[Records for processing]
------------------------------

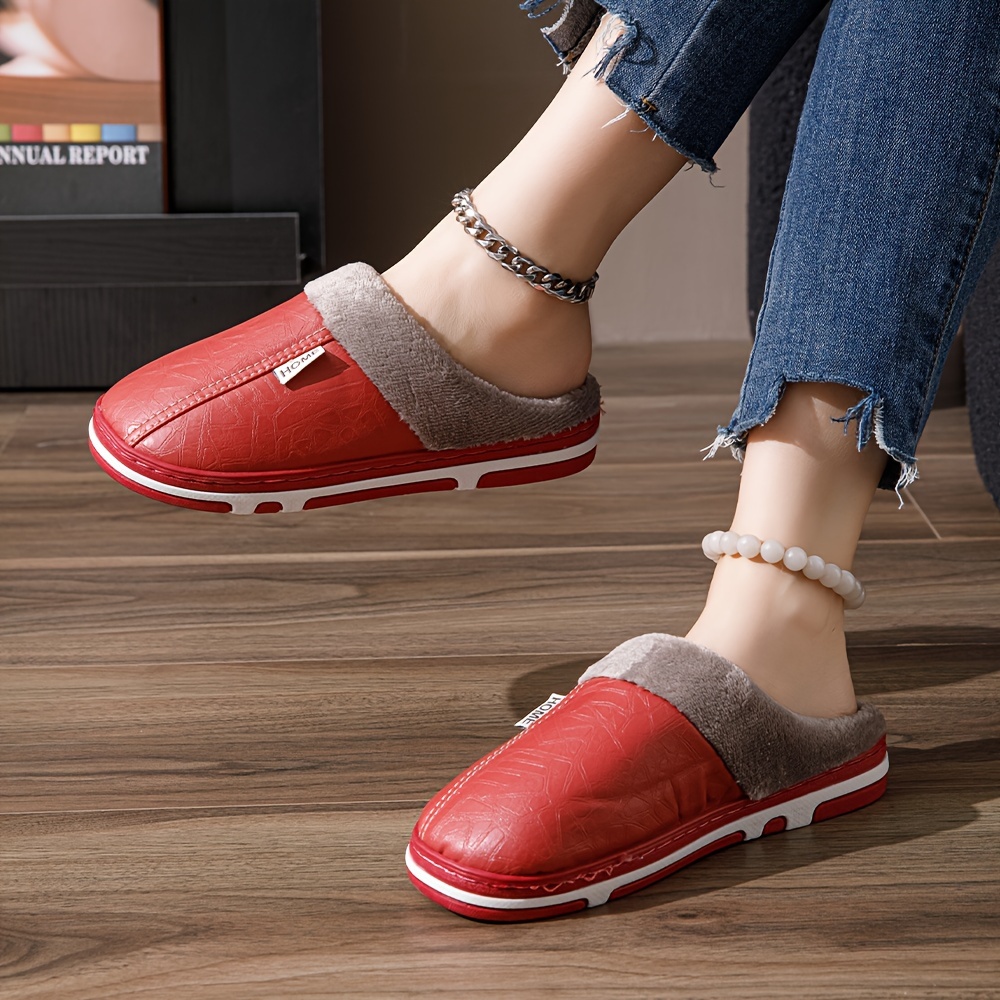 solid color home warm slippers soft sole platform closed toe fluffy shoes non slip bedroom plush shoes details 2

------------------------------

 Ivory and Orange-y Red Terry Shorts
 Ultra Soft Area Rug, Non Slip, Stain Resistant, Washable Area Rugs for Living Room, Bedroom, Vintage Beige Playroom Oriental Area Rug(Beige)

------------------------------

[Task item] Beginning at the line with "Ivory and Orange-y Red Terry Shorts" and ending at the line with "Ultra Soft Area", reproduce each line of the data above exactly, and add no other lines.

[Output]
 Ivory and Orange-y Red Terry Shorts
 Ultra Soft Area Rug, Non Slip, Stain Resistant, Washable Area Rugs for Living Room, Bedroom, Vintage Beige Playroom Oriental Area Rug(Beige)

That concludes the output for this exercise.